## Activity
Transcribe word for word the lines below from the line with "California, site 49, 2021-05-16T03:19:15+00:00, 3-frame" through the line with "United States, site sanjuan_2015_Unit088_Ivan112.", ends included.

## Saved data entries

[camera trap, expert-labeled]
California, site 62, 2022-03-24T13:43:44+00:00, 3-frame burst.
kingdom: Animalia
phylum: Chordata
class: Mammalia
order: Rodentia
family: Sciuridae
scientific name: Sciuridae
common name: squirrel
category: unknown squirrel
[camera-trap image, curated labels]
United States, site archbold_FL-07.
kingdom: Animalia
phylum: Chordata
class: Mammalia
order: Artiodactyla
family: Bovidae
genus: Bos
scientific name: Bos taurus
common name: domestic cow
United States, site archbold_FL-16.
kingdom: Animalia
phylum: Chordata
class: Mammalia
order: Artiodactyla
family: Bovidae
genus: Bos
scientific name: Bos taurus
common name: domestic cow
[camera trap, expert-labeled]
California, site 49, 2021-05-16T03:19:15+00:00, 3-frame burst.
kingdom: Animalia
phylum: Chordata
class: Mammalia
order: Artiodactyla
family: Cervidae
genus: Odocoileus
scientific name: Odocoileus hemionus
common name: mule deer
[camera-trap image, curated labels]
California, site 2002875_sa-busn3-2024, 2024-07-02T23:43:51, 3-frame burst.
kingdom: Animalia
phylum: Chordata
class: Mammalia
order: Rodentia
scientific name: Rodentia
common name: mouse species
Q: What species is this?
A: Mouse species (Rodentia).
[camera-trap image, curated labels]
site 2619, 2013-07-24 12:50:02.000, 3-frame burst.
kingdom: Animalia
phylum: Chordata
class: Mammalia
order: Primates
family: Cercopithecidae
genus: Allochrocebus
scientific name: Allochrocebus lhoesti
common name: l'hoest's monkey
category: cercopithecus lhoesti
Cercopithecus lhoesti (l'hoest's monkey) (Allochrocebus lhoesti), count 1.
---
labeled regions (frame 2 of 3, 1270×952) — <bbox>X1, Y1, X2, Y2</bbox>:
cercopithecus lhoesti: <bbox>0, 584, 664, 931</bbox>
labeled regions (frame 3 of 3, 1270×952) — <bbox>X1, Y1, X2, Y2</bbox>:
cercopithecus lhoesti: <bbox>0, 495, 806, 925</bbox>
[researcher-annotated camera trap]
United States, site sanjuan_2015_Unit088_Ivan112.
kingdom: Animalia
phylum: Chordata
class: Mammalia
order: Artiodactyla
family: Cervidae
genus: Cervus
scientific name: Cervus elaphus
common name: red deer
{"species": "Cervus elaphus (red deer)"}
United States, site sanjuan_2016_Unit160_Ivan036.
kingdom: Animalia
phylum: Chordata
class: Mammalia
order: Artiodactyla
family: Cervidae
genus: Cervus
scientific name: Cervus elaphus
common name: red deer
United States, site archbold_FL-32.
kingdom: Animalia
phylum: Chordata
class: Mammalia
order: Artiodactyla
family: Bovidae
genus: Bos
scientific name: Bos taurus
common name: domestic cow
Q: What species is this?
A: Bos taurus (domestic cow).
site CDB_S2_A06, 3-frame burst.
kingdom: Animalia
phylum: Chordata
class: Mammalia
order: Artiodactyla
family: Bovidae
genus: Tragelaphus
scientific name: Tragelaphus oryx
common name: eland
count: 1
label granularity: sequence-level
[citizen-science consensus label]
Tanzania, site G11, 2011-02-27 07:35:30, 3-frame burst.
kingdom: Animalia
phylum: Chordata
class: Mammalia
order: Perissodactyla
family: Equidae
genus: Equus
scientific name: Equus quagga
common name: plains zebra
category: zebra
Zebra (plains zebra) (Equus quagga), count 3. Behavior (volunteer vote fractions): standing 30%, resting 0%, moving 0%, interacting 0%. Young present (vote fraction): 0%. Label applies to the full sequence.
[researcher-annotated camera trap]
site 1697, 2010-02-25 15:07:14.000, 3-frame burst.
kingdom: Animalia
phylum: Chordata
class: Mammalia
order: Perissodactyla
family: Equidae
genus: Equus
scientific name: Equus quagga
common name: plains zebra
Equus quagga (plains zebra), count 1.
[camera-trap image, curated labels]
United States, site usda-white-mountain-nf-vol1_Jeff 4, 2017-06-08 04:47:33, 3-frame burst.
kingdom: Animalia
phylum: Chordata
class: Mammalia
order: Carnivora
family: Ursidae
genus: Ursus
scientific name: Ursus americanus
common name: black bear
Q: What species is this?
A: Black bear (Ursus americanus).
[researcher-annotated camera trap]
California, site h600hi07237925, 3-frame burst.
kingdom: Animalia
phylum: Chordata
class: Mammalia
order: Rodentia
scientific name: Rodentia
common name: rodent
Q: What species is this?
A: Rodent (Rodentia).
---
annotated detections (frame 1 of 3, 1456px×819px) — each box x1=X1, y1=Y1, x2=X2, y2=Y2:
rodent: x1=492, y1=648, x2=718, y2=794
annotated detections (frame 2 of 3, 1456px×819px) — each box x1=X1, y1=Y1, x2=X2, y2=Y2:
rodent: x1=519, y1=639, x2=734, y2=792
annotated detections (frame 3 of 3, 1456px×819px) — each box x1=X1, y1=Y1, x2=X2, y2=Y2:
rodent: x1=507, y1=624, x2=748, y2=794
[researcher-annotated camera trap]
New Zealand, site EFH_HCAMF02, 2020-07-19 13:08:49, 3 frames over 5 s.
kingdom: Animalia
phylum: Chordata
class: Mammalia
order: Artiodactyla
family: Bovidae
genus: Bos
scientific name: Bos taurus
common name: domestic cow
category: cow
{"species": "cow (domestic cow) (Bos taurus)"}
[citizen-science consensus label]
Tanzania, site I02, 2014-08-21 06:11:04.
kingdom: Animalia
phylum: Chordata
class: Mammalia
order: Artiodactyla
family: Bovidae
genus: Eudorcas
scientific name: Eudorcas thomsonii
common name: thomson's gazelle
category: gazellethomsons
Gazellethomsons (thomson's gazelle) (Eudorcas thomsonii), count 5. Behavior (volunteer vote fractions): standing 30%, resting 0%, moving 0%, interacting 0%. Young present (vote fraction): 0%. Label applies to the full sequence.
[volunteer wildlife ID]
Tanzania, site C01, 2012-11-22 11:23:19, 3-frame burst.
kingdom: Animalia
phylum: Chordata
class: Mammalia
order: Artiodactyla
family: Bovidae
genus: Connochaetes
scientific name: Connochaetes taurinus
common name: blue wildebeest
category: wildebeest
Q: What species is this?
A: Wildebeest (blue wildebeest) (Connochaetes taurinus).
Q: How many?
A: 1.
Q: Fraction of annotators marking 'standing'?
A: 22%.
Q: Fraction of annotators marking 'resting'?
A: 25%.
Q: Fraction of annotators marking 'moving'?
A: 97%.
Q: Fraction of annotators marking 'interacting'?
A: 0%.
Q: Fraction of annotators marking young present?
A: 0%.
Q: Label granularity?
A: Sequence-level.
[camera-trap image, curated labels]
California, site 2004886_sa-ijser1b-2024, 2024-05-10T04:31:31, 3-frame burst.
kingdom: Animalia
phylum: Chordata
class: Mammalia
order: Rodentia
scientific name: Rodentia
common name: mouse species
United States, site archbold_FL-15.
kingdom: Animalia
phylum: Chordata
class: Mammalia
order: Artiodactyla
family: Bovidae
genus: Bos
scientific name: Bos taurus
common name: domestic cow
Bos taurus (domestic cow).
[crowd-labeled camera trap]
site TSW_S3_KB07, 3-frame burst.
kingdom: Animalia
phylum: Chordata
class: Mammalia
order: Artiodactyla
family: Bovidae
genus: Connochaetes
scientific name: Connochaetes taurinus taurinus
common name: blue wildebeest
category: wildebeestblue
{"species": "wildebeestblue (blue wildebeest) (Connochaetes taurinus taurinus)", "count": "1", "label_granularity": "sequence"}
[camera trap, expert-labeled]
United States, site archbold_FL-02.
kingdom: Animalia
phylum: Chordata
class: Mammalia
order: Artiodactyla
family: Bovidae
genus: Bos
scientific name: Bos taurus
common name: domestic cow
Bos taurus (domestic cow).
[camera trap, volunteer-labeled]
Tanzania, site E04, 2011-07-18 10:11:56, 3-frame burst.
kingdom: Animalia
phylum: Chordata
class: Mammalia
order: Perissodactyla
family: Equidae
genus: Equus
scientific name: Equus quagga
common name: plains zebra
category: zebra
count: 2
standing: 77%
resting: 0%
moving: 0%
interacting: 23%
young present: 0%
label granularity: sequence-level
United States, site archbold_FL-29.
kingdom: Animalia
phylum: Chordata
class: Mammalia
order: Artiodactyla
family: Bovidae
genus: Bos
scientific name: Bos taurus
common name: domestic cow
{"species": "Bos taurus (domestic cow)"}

## Exercise result
California, site 49, 2021-05-16T03:19:15+00:00, 3-frame burst.
kingdom: Animalia
phylum: Chordata
class: Mammalia
order: Artiodactyla
family: Cervidae
genus: Odocoileus
scientific name: Odocoileus hemionus
common name: mule deer
[camera-trap image, curated labels]
California, site 2002875_sa-busn3-2024, 2024-07-02T23:43:51, 3-frame burst.
kingdom: Animalia
phylum: Chordata
class: Mammalia
order: Rodentia
scientific name: Rodentia
common name: mouse species
Q: What species is this?
A: Mouse species (Rodentia).
[camera-trap image, curated labels]
site 2619, 2013-07-24 12:50:02.000, 3-frame burst.
kingdom: Animalia
phylum: Chordata
class: Mammalia
order: Primates
family: Cercopithecidae
genus: Allochrocebus
scientific name: Allochrocebus lhoesti
common name: l'hoest's monkey
category: cercopithecus lhoesti
Cercopithecus lhoesti (l'hoest's monkey) (Allochrocebus lhoesti), count 1.
---
labeled regions (frame 2 of 3, 1270×952) — <bbox>X1, Y1, X2, Y2</bbox>:
cercopithecus lhoesti: <bbox>0, 584, 664, 931</bbox>
labeled regions (frame 3 of 3, 1270×952) — <bbox>X1, Y1, X2, Y2</bbox>:
cercopithecus lhoesti: <bbox>0, 495, 806, 925</bbox>
[researcher-annotated camera trap]
United States, site sanjuan_2015_Unit088_Ivan112.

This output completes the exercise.